Patrick Karam (born 8 February 1961) is a French personality defending human rights. He is a researcher in international relations. He is the vice-president of the regional council of Île-de-France, responsible for youth, sports and community life.

== Early life and education ==
Of Lebanese origin, Karam lived and followed his schooling in Guadeloupe and obtained his Baccalauréat C (scientific series of the time) at Lycée Baimbridge in Guadeloupe. He holds a doctorate in political science from the University of Burgundy in Dijon.

== Career ==
A former Interministerial Delegate for Equal Opportunities for French Overseas under President Nicolas Sarkozy, Karam has been serving as regional advisor of Île-de-France (UMP) since 2010, and Inspector General of Youth and Sports since 2011.

He is the president of the Coordination of the Christians of East in Danger (CHREDO) established in September 2013. He is the first president of the Representative Council of the French Overseas.

Since December 2015 Karam has been vice-president of the regional council of Île-de-France, responsible for youth, sports and community life.

In August 2024, after French Olympic sprinter Muhammad Abdallah Kounta was suspended by the President of the French Athletics Federation for publishing comments inciting hatred on social media, including inciting hatred against France, white people, Christians, and Jews, as well as support for the Islamist group Hamas, and including his desire to “kill Little White," Karam called for the "heaviest sanctions" to be levied against Kounta, including criminal prosecution and Kounta's permanent removal by the French Athletics Federation's Disciplinary Committee.

== Human rights ==
From 1987 to 1989, Karam created and directed human rights and inter-youth solidarity, a humanitarian aid organization carrying out sister city of French schools with African schools and Lebanese.
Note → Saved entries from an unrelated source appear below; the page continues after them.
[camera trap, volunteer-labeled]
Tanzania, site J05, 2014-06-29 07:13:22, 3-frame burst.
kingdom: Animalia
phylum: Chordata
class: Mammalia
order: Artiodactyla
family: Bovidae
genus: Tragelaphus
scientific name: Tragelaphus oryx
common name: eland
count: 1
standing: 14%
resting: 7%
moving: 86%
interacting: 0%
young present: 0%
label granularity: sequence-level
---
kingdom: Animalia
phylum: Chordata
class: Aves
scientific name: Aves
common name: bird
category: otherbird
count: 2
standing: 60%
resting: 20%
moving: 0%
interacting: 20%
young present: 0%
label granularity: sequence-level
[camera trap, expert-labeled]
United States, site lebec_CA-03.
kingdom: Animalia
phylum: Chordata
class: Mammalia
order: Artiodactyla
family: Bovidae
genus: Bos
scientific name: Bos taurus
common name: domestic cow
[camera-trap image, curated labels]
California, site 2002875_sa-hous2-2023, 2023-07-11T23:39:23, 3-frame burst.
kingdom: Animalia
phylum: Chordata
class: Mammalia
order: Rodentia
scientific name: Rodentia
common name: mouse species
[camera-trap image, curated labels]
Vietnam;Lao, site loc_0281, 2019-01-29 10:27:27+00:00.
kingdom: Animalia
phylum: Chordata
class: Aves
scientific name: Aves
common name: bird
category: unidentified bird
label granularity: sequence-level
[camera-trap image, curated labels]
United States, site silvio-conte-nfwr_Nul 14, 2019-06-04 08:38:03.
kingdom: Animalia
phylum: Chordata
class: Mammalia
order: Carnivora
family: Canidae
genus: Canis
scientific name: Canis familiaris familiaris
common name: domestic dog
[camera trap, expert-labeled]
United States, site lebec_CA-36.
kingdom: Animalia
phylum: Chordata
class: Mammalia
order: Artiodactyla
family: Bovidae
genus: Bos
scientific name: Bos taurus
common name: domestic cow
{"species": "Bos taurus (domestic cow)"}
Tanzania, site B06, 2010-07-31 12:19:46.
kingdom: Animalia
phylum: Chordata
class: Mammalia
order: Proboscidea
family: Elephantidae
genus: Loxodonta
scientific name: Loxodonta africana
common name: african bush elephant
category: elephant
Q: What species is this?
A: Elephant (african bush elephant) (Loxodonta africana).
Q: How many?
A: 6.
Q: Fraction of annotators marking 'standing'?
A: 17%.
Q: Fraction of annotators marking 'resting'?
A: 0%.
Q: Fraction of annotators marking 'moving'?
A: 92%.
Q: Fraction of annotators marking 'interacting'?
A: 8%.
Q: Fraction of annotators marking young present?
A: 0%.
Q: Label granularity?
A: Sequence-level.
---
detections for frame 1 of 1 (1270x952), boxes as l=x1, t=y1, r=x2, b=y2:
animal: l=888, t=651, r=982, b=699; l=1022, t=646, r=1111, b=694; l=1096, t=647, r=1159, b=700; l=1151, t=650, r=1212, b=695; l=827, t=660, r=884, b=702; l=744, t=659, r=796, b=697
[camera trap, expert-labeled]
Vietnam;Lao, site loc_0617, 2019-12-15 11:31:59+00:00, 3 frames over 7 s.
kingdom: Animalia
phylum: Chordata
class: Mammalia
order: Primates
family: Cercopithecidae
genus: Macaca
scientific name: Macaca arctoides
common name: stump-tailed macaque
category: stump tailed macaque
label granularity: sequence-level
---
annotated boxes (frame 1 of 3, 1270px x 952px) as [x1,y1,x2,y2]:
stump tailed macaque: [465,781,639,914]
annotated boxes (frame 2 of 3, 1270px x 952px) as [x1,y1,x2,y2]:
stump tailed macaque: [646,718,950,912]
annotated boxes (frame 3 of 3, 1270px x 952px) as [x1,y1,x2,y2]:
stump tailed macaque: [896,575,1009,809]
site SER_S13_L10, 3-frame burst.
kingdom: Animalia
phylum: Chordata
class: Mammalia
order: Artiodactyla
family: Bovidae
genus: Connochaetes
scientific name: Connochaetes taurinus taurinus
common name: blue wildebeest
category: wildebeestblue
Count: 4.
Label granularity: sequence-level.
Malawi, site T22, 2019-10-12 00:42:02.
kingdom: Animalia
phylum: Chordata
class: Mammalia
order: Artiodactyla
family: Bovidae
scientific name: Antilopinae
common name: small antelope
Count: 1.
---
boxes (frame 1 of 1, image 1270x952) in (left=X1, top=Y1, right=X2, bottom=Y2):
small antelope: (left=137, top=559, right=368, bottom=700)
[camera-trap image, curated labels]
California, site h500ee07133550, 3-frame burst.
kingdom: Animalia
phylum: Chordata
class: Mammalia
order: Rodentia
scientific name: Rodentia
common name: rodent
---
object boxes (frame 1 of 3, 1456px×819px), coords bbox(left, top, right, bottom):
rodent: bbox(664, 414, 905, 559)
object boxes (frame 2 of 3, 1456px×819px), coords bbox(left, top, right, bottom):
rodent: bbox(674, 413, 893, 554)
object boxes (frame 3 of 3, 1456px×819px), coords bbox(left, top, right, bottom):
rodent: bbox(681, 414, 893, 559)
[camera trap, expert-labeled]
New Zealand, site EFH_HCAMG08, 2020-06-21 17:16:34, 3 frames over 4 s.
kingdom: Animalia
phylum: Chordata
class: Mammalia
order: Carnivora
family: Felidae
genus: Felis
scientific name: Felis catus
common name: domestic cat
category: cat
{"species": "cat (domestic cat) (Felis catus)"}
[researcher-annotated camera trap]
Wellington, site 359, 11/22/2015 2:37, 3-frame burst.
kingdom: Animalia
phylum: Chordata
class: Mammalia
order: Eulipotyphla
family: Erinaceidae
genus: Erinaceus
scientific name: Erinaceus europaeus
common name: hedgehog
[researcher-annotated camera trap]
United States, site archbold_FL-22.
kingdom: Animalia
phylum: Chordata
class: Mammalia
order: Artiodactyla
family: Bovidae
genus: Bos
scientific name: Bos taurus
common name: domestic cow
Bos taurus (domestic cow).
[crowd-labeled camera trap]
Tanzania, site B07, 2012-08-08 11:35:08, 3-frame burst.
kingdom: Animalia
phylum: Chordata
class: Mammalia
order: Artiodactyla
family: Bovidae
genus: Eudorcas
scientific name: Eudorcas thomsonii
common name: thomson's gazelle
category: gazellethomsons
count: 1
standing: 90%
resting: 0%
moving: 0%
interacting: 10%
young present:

He also worked with Operation Save the Children of Lebanon during the 1989 bombings in Lebanese Civil War, which mobilized 150,000 children and thousands of schools (bringing together their drawings, poems, letters ... addressed to four heads of state).

== Political positions ==
Ahead of the Republicans’ 2016 primaries, Karam endorsed Nicolas Sarkozy as the party’s candidate for 2017 presidential elections.